I'm not even going to go into the Nature paper he "gave" to his main male undergrad "buddy". I bitched about that enough in my LJ when it happened.

Date: 2007-05-30 01:01 pm (UTC)
From: [identity profile] ayekamn.livejournal.com
I perhaps used "too many" "quotes" in that "comment".

Date: 2007-05-30 02:34 pm (UTC)
From: [identity profile] astra-nomer.livejournal.com
Yikes! It seems pretty telling that nearly every woman scientist I know has at least one anecdote about encountering mysogyny among fellow scientists. Not always as extreme as this, but still.

Date: 2007-05-30 05:01 pm (UTC)
From: [identity profile] lokiect.livejournal.com
every time I read something about this, the ruling itself strikes me as illegal and I want to have it challenged in court :(

Date: 2007-05-31 02:05 am (UTC)
From: [identity profile] astra-nomer.livejournal.com
I think they basically ruled on a technicality, something to do with the wording of the law. But it's no less disappointing for that.

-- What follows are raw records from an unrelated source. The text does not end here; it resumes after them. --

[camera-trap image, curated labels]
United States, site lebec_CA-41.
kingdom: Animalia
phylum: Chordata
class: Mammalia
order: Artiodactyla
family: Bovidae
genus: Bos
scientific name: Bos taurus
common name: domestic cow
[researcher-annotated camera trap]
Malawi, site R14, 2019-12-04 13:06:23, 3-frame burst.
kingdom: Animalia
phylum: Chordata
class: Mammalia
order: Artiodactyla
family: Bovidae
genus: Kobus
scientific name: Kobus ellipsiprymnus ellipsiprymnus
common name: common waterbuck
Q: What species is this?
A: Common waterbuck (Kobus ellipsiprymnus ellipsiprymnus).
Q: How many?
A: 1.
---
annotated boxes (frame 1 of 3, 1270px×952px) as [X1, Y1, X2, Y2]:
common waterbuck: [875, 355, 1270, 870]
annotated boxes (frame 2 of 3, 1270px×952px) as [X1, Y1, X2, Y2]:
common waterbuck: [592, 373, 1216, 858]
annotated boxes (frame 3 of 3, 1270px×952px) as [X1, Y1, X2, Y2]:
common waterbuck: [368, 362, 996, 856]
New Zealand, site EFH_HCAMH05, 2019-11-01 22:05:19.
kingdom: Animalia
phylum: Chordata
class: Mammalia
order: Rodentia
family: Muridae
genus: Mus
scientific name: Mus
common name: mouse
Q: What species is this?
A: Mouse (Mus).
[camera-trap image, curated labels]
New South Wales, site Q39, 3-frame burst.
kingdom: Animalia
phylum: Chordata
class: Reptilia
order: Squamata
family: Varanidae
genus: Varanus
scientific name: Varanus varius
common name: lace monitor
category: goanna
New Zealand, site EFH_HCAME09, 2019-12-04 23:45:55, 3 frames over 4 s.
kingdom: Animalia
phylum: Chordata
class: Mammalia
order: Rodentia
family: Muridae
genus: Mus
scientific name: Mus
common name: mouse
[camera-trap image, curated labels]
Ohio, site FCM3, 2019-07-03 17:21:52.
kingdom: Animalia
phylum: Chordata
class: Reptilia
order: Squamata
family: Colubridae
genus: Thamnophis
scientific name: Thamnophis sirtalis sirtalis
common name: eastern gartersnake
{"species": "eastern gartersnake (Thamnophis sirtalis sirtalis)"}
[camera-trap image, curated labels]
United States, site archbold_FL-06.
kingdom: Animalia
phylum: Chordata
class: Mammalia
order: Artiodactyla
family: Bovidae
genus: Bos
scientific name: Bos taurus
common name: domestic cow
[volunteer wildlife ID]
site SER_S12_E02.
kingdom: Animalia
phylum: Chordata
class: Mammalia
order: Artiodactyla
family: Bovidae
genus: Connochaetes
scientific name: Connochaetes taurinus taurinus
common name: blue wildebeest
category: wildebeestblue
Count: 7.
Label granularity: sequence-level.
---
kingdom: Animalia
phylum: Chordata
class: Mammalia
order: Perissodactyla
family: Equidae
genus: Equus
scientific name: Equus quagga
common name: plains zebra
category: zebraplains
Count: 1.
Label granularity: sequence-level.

Date: 2007-05-31 02:30 am (UTC)
From: [identity profile] capsicumanuum.livejournal.com
Sadly, the odds that Congress will amend the law to fix the technicality are slim to none. I can't decide if I'm actually a cynical bitch, or if the world really does suck that much.

Date: 2007-05-30 08:41 pm (UTC)
From: [identity profile] capsicumanuum.livejournal.com
The thing that pisses me off is that it's being spun in the news as a "fairness" issue for the companies, that it's not "right" for the current management/CEO/etc to be held liable for something their predecessors did. Which is just so much bullshit I don't even know where to start.

No, that's a lie. I'll start with environmental laws that say that if toxic waste is discovered on your property YOU are responsible for cleaning it up even if a previous owner was the dumper. That's why brown-field sites are so damn hard to sell. Then move on to the fact that no one who is currently in the workplace started their job during the era when sexism was both socially condoned and legal. Everyone, even the woman who was first discriminated nineteen years ago, started their jobs long after we bloody well made it clear that women are people too and that it is not okay to discriminate on the basis of gender. So the whole "But my predecessor didn't know any better" argument is bunk. The people who made these sorts of decisions knew good and well that what they are doing is wrong, or at least, they certainly ought to.

Gah. This makes me so angry I could spit.

Date: 2007-05-31 02:12 am (UTC)
From: [identity profile] astra-nomer.livejournal.com
The environmental thing is a good analogy. You can't just keep passing the buck, people need to be held accountable. And really, 19 years ago? 1988? It's not like it was unusual for women to work then. And the really troubling thing about the ruling is that it limits claims to 180 days, which makes it pretty much impossible to sue based on an established pattern of bad behavior.

Yeah, I hear you with the anger.

Date: 2007-05-31 03:10 am (UTC)
From: [identity profile] 76trombones.livejournal.com
I'm confused. Were there claims against the current management personally, or just against the companies?